Instructions for the task: Count the lines in the material below that contain the string "soldier". Reply with that number alone.

++++++++++++++++++++

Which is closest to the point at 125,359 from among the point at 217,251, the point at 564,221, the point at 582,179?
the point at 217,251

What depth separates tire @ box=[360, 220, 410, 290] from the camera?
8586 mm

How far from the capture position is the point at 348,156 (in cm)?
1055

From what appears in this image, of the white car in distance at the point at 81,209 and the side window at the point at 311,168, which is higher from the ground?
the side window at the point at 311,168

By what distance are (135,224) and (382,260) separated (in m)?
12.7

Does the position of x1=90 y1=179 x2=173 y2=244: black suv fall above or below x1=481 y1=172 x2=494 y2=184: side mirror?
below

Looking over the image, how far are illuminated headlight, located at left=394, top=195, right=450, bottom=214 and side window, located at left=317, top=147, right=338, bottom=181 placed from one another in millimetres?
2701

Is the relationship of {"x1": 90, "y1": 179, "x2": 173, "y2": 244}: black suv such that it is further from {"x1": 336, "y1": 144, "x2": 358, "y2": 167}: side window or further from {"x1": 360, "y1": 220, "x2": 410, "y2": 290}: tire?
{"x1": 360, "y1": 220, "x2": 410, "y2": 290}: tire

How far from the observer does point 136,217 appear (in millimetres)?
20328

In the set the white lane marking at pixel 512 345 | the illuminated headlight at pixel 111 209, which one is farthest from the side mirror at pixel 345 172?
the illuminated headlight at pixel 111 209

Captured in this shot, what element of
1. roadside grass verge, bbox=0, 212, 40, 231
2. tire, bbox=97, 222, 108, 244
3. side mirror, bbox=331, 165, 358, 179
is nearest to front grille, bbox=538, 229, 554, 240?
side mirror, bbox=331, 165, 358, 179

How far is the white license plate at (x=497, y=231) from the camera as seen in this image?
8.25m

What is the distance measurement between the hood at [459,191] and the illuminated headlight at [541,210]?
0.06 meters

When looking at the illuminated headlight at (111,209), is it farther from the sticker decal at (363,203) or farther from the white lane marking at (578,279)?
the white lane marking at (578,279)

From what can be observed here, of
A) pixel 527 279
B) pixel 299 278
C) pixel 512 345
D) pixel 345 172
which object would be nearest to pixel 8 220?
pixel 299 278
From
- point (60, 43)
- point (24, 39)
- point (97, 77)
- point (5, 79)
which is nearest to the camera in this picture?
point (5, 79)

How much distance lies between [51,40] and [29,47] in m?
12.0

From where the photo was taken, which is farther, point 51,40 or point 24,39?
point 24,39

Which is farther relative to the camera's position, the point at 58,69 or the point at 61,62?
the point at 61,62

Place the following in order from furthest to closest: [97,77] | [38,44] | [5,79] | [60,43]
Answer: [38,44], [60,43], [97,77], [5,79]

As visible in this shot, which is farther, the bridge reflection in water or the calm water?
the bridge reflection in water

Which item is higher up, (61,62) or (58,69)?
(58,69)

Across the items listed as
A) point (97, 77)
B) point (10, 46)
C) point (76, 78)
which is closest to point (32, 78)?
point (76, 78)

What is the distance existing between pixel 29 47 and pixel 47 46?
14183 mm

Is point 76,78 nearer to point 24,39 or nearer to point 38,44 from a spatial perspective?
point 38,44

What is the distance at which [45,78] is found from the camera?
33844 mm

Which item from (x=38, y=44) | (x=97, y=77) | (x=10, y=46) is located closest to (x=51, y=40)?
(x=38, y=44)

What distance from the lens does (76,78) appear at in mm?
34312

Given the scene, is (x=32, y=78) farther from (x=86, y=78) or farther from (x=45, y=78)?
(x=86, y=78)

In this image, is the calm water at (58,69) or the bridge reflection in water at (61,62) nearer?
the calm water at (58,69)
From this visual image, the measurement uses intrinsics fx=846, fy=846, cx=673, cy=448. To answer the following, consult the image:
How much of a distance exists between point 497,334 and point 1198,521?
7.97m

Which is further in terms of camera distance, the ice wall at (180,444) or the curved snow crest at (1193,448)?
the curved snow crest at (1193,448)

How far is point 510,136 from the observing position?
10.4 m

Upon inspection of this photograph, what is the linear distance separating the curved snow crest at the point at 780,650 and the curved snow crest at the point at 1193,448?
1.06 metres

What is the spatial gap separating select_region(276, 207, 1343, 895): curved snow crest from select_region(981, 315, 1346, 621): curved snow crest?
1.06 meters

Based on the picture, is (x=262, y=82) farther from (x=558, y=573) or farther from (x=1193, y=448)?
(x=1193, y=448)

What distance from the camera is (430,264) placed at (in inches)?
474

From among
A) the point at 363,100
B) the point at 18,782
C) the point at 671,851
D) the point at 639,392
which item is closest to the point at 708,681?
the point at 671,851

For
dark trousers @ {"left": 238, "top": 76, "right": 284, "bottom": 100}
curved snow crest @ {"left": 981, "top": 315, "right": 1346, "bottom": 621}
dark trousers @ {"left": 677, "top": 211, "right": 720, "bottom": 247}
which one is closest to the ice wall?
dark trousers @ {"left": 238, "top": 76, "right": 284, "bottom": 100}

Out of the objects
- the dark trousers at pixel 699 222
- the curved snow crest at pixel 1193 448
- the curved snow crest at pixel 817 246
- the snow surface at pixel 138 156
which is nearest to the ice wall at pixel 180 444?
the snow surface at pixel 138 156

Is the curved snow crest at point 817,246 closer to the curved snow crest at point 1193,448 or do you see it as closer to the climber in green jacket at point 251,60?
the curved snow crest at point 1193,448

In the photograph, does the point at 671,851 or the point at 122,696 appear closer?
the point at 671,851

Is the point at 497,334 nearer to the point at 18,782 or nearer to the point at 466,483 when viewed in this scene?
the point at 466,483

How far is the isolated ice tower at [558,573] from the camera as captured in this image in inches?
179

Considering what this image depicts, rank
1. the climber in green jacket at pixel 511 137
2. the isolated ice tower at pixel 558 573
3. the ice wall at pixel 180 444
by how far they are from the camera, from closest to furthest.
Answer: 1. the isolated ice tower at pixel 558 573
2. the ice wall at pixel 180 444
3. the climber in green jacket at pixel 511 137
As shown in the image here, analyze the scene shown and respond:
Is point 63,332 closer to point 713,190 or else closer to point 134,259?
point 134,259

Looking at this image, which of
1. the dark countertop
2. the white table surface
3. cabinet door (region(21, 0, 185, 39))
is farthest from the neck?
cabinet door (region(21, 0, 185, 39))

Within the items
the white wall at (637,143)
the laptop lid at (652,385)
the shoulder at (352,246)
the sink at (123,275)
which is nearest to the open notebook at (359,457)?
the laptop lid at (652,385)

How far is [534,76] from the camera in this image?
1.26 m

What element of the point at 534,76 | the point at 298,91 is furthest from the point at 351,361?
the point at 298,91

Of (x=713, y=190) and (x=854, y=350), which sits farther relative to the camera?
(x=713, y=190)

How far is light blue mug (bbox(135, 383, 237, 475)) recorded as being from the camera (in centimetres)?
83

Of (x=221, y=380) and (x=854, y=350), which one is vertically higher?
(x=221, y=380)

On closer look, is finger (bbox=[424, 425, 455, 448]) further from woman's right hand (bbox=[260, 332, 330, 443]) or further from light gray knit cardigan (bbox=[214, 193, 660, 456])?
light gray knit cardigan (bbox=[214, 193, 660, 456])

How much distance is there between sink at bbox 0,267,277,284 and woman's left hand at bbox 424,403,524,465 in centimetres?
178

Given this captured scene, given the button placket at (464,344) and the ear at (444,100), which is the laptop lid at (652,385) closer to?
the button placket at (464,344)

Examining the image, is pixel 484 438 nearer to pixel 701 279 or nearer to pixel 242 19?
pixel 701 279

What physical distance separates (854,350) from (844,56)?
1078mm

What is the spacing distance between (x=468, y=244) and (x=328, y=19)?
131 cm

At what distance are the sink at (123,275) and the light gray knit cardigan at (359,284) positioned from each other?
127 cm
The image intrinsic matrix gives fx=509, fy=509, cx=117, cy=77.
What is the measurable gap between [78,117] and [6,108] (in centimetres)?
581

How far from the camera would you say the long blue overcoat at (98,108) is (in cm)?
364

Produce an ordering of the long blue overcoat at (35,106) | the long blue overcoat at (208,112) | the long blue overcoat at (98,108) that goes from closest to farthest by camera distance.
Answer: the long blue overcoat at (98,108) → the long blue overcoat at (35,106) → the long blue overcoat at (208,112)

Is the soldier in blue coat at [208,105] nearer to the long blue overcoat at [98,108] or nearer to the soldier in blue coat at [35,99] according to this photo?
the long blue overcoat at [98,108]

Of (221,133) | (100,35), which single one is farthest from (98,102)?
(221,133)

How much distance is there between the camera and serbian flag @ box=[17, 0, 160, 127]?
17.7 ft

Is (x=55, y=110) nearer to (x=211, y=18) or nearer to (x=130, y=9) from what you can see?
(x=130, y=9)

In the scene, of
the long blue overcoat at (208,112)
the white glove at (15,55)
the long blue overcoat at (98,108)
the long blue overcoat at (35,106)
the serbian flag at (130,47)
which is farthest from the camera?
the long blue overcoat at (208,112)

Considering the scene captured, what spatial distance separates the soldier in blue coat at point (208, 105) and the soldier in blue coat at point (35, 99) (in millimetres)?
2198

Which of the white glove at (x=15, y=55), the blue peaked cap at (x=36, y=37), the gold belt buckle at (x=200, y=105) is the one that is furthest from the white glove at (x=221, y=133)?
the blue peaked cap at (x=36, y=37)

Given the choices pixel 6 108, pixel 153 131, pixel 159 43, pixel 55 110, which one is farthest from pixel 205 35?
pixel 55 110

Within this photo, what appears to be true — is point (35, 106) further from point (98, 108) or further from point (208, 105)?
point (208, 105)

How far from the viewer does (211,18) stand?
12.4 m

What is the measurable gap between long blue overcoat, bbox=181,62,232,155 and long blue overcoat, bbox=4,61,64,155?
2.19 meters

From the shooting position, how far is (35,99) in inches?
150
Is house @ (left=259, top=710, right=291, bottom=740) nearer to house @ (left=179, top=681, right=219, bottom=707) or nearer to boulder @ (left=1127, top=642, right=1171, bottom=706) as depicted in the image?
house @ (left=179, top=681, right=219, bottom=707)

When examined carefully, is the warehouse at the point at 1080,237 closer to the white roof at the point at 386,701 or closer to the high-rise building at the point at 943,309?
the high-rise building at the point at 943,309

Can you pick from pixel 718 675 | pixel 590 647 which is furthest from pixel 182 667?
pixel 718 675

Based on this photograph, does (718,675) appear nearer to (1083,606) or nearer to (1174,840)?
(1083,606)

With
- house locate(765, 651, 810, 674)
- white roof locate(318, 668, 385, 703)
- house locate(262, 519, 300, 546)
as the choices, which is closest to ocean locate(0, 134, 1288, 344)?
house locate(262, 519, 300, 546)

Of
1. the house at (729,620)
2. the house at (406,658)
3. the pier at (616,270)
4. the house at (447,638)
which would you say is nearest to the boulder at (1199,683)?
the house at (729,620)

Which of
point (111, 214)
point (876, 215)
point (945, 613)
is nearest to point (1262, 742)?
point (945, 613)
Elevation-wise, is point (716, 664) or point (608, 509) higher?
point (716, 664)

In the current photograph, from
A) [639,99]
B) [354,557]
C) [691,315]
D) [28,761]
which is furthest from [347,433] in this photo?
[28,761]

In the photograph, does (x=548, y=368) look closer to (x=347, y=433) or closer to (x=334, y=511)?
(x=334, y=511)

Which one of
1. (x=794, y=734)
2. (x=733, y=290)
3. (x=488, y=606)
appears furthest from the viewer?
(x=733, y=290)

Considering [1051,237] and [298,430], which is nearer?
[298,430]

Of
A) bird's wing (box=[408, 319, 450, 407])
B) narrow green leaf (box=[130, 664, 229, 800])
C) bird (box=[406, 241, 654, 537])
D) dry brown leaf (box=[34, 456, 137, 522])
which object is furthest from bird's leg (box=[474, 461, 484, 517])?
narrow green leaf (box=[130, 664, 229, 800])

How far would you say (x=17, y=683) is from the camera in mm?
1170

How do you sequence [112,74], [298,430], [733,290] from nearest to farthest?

++++++++++++++++++++

Response: 2